Extract:
Equipment Recommendations for a long steep driveway

Discussion in 'Heavy Equipment' started by Plow novice, Dec 6, 2019.

  1. Plow novice

    Plow novice Junior Member
    Messages: 9

    I am purchasing a property in New Hampshire that has a driveway that is 1200 feet long, 22 feet wide at a consistent grade of 8.33% (4.76 degrees) and at the top of the driveway is an additional level elevation of 800 feet. The steep portion of the driveway rises 100 feet in elevation over a length of 1200 feet. The New Hampshire location receives 70 to 125 inches of snow a year with occasional concerns of ice.

    I am considering a plow truck or skid steer or midsize tractor to plow the bulk of the steep portion of the driveway and possibly a snow blower and/or ATV for smaller snow removal tasks. An alternative for snow removal could be a wheel loader.

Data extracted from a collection

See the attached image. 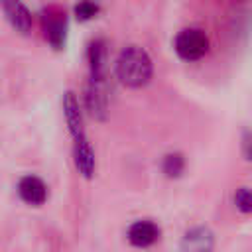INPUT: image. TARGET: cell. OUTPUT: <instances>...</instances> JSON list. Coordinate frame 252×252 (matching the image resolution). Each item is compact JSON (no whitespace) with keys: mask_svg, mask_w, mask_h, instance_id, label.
<instances>
[{"mask_svg":"<svg viewBox=\"0 0 252 252\" xmlns=\"http://www.w3.org/2000/svg\"><path fill=\"white\" fill-rule=\"evenodd\" d=\"M185 167V161H183V156L181 154H169L165 156L163 159V173L167 177H179L181 171Z\"/></svg>","mask_w":252,"mask_h":252,"instance_id":"30bf717a","label":"cell"},{"mask_svg":"<svg viewBox=\"0 0 252 252\" xmlns=\"http://www.w3.org/2000/svg\"><path fill=\"white\" fill-rule=\"evenodd\" d=\"M63 112H65V120H67V126H69V132H71L73 140L79 138V136H85L79 102H77L73 93H65V96H63Z\"/></svg>","mask_w":252,"mask_h":252,"instance_id":"ba28073f","label":"cell"},{"mask_svg":"<svg viewBox=\"0 0 252 252\" xmlns=\"http://www.w3.org/2000/svg\"><path fill=\"white\" fill-rule=\"evenodd\" d=\"M43 30H45V37L47 41L55 47L61 49L65 43V32H67V20H65V12H61L57 6H51L43 12Z\"/></svg>","mask_w":252,"mask_h":252,"instance_id":"3957f363","label":"cell"},{"mask_svg":"<svg viewBox=\"0 0 252 252\" xmlns=\"http://www.w3.org/2000/svg\"><path fill=\"white\" fill-rule=\"evenodd\" d=\"M18 195H20V199L24 203L39 207L47 199V185L35 175H26L18 183Z\"/></svg>","mask_w":252,"mask_h":252,"instance_id":"277c9868","label":"cell"},{"mask_svg":"<svg viewBox=\"0 0 252 252\" xmlns=\"http://www.w3.org/2000/svg\"><path fill=\"white\" fill-rule=\"evenodd\" d=\"M173 47L183 61H197L209 51V37L199 28H187L179 32Z\"/></svg>","mask_w":252,"mask_h":252,"instance_id":"7a4b0ae2","label":"cell"},{"mask_svg":"<svg viewBox=\"0 0 252 252\" xmlns=\"http://www.w3.org/2000/svg\"><path fill=\"white\" fill-rule=\"evenodd\" d=\"M116 75H118L120 83L130 89H140V87L148 85L152 79L150 55L138 45L126 47L116 61Z\"/></svg>","mask_w":252,"mask_h":252,"instance_id":"6da1fadb","label":"cell"},{"mask_svg":"<svg viewBox=\"0 0 252 252\" xmlns=\"http://www.w3.org/2000/svg\"><path fill=\"white\" fill-rule=\"evenodd\" d=\"M73 156H75V165L77 169L83 173V177H93L94 173V152L87 140V136H79L75 138V150H73Z\"/></svg>","mask_w":252,"mask_h":252,"instance_id":"8992f818","label":"cell"},{"mask_svg":"<svg viewBox=\"0 0 252 252\" xmlns=\"http://www.w3.org/2000/svg\"><path fill=\"white\" fill-rule=\"evenodd\" d=\"M2 6H4V14L8 22L20 33H28L32 30V14L20 0H2Z\"/></svg>","mask_w":252,"mask_h":252,"instance_id":"52a82bcc","label":"cell"},{"mask_svg":"<svg viewBox=\"0 0 252 252\" xmlns=\"http://www.w3.org/2000/svg\"><path fill=\"white\" fill-rule=\"evenodd\" d=\"M158 238H159V228L152 220H136L128 228V240L138 248L152 246Z\"/></svg>","mask_w":252,"mask_h":252,"instance_id":"5b68a950","label":"cell"},{"mask_svg":"<svg viewBox=\"0 0 252 252\" xmlns=\"http://www.w3.org/2000/svg\"><path fill=\"white\" fill-rule=\"evenodd\" d=\"M98 14V4L93 2V0H81L77 6H75V16L77 20L81 22H87L91 18H94Z\"/></svg>","mask_w":252,"mask_h":252,"instance_id":"8fae6325","label":"cell"},{"mask_svg":"<svg viewBox=\"0 0 252 252\" xmlns=\"http://www.w3.org/2000/svg\"><path fill=\"white\" fill-rule=\"evenodd\" d=\"M183 246L189 250H209L213 246V236L205 228H195V230L185 234Z\"/></svg>","mask_w":252,"mask_h":252,"instance_id":"9c48e42d","label":"cell"},{"mask_svg":"<svg viewBox=\"0 0 252 252\" xmlns=\"http://www.w3.org/2000/svg\"><path fill=\"white\" fill-rule=\"evenodd\" d=\"M234 203H236V207L242 211V213H250V209H252V201H250V191L246 189V187H242V189H238L236 191V195H234Z\"/></svg>","mask_w":252,"mask_h":252,"instance_id":"7c38bea8","label":"cell"}]
</instances>
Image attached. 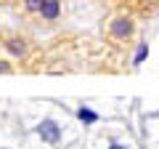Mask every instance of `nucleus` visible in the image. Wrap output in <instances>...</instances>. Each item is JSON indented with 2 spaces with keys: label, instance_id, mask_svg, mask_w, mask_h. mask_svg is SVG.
<instances>
[{
  "label": "nucleus",
  "instance_id": "f257e3e1",
  "mask_svg": "<svg viewBox=\"0 0 159 149\" xmlns=\"http://www.w3.org/2000/svg\"><path fill=\"white\" fill-rule=\"evenodd\" d=\"M37 133H40V138L43 141H48V144H58L61 141V125H58L56 120H51V117H45V120L37 125Z\"/></svg>",
  "mask_w": 159,
  "mask_h": 149
},
{
  "label": "nucleus",
  "instance_id": "f03ea898",
  "mask_svg": "<svg viewBox=\"0 0 159 149\" xmlns=\"http://www.w3.org/2000/svg\"><path fill=\"white\" fill-rule=\"evenodd\" d=\"M133 22L127 16H119V19H114L111 22V27H109V32H111V37L114 40H127V37H130L133 35Z\"/></svg>",
  "mask_w": 159,
  "mask_h": 149
},
{
  "label": "nucleus",
  "instance_id": "7ed1b4c3",
  "mask_svg": "<svg viewBox=\"0 0 159 149\" xmlns=\"http://www.w3.org/2000/svg\"><path fill=\"white\" fill-rule=\"evenodd\" d=\"M58 13H61V0H45V6H43V11L37 13L43 22H56Z\"/></svg>",
  "mask_w": 159,
  "mask_h": 149
},
{
  "label": "nucleus",
  "instance_id": "20e7f679",
  "mask_svg": "<svg viewBox=\"0 0 159 149\" xmlns=\"http://www.w3.org/2000/svg\"><path fill=\"white\" fill-rule=\"evenodd\" d=\"M77 117H80V120H82V123H88V125L98 120V115H96V112H93V109H88V107H80V109H77Z\"/></svg>",
  "mask_w": 159,
  "mask_h": 149
},
{
  "label": "nucleus",
  "instance_id": "39448f33",
  "mask_svg": "<svg viewBox=\"0 0 159 149\" xmlns=\"http://www.w3.org/2000/svg\"><path fill=\"white\" fill-rule=\"evenodd\" d=\"M45 6V0H24V11L27 13H40Z\"/></svg>",
  "mask_w": 159,
  "mask_h": 149
},
{
  "label": "nucleus",
  "instance_id": "423d86ee",
  "mask_svg": "<svg viewBox=\"0 0 159 149\" xmlns=\"http://www.w3.org/2000/svg\"><path fill=\"white\" fill-rule=\"evenodd\" d=\"M6 46H8V51H13L16 56H24V51H27V46H24V40H8Z\"/></svg>",
  "mask_w": 159,
  "mask_h": 149
},
{
  "label": "nucleus",
  "instance_id": "0eeeda50",
  "mask_svg": "<svg viewBox=\"0 0 159 149\" xmlns=\"http://www.w3.org/2000/svg\"><path fill=\"white\" fill-rule=\"evenodd\" d=\"M148 56V43H141V46H138V53H135V59H133V64H143V59Z\"/></svg>",
  "mask_w": 159,
  "mask_h": 149
},
{
  "label": "nucleus",
  "instance_id": "6e6552de",
  "mask_svg": "<svg viewBox=\"0 0 159 149\" xmlns=\"http://www.w3.org/2000/svg\"><path fill=\"white\" fill-rule=\"evenodd\" d=\"M0 72H11V64H8V61H0Z\"/></svg>",
  "mask_w": 159,
  "mask_h": 149
},
{
  "label": "nucleus",
  "instance_id": "1a4fd4ad",
  "mask_svg": "<svg viewBox=\"0 0 159 149\" xmlns=\"http://www.w3.org/2000/svg\"><path fill=\"white\" fill-rule=\"evenodd\" d=\"M109 149H125L122 144H109Z\"/></svg>",
  "mask_w": 159,
  "mask_h": 149
}]
</instances>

Complete the following:
1. Answer these questions about the driveway post.
(a) In which state is the property located?
(b) How much snow does the location receive each year?
(c) What machine is mentioned as an alternative for snow removal?
2. Copy the part of the driveway post that opens with the words "Discussion in 'Heavy" and closes with "concerns of ice.", switching "driveway" to "access road" throughout.

Answers given:
1.
(a) New Hampshire
(b) 70 to 125 inches
(c) A wheel loader

2.
Discussion in 'Heavy Equipment' started by Plow novice, Dec 6, 2019.

  1. Plow novice

    Plow novice Junior Member
    Messages: 9

    I am purchasing a property in New Hampshire that has a access road that is 1200 feet long, 22 feet wide at a consistent grade of 8.33% (4.76 degrees) and at the top of the access road is an additional level elevation of 800 feet. The steep portion of the access road rises 100 feet in elevation over a length of 1200 feet. The New Hampshire location receives 70 to 125 inches of snow a year with occasional concerns of ice.